EXCERPTED RECORDS Block Start
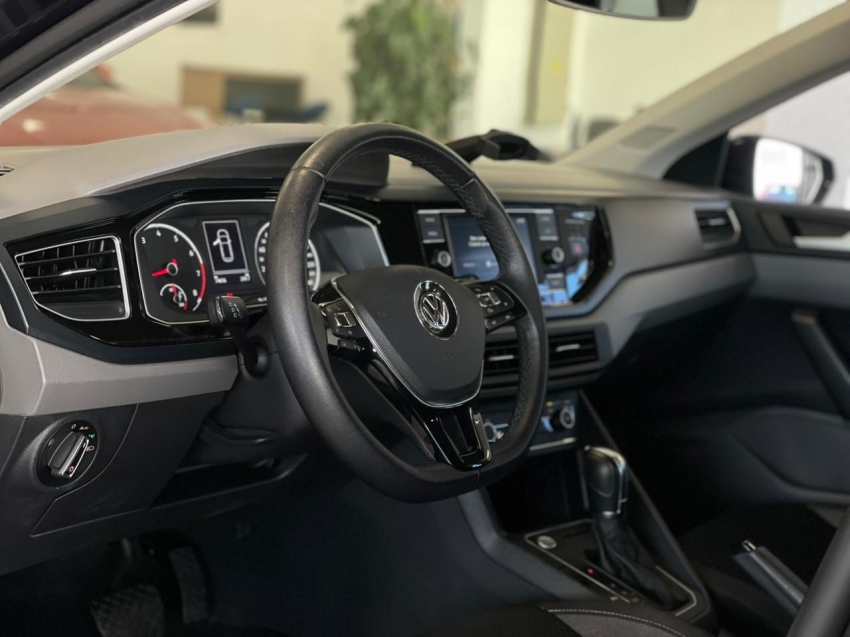 volkswagen polo 1.0 200 tsi comfortline automatico flex 4p 20196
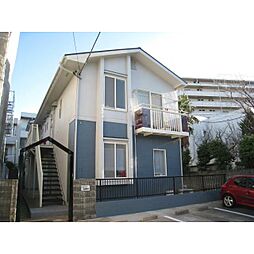 ドミール田園調布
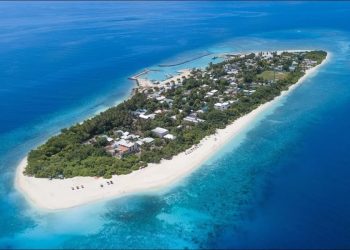 новость 04-01-2026 На Мальдивах бесследно исчез российский турист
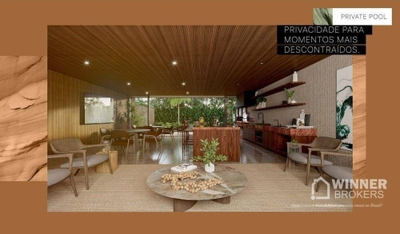 Apartamento, 3 quartos, 105 m² - Foto 1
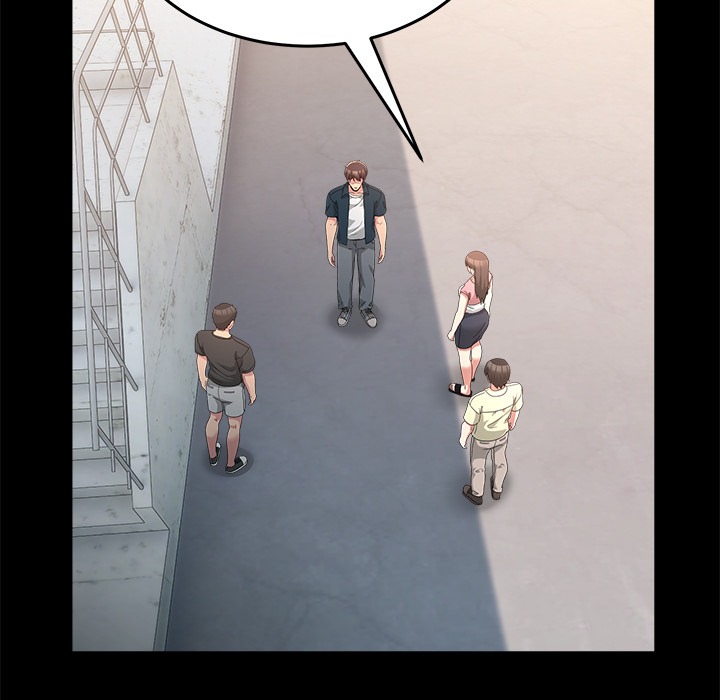 No Men Allowed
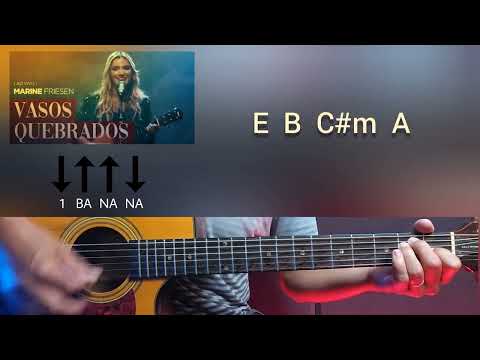 Cume Do Monte - Vaso Quebrado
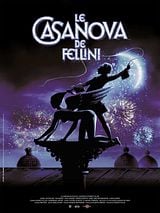 Il Casanova di Federico Fellini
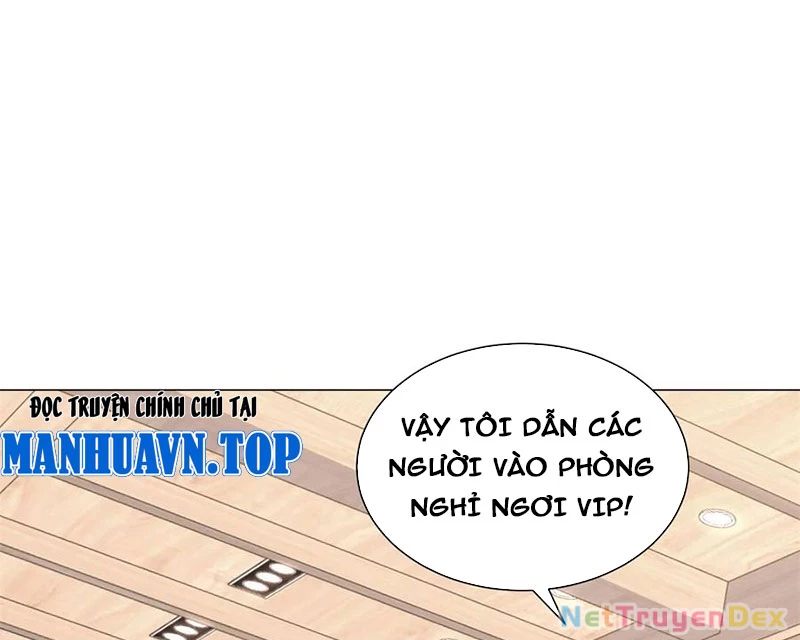 Tôi Là Tài Xế Xe Công Nghệ Có Chút Tiền Thì Đã Sao? Chapter 134 - Trang 4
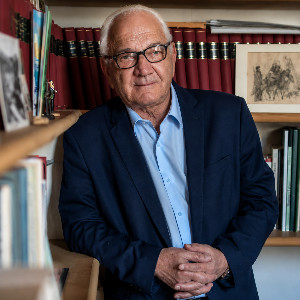 Ange Rovere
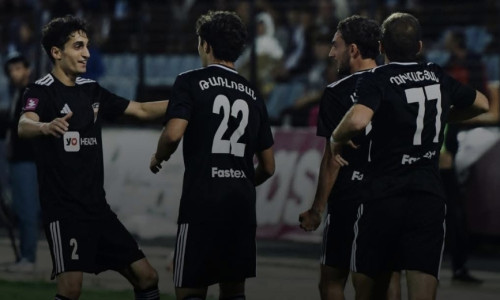 Շիրակ-Ուրարտու. Մեկնարկային կազմեր. Ուղիղ եթեր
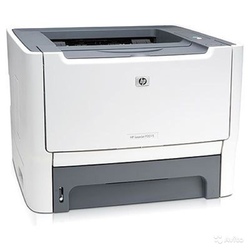 Заправка принтера HP LaserJet P2015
EXCERPTED RECORDS Block End
TASK BRIEF >> The entries above, every one of them, should be retyped exactly, with no pictures carried over.

WORKED SOLUTION >>
 volkswagen polo 1.0 200 tsi comfortline automatico flex 4p 20196
 ドミール田園調布
 новость 04-01-2026 На Мальдивах бесследно исчез российский турист
 Apartamento, 3 quartos, 105 m² - Foto 1
 No Men Allowed
 Cume Do Monte - Vaso Quebrado
 Il Casanova di Federico Fellini
 Tôi Là Tài Xế Xe Công Nghệ Có Chút Tiền Thì Đã Sao? Chapter 134 - Trang 4
 Ange Rovere
 Շիրակ-Ուրարտու. Մեկնարկային կազմեր. Ուղիղ եթեր
 Заправка принтера HP LaserJet P2015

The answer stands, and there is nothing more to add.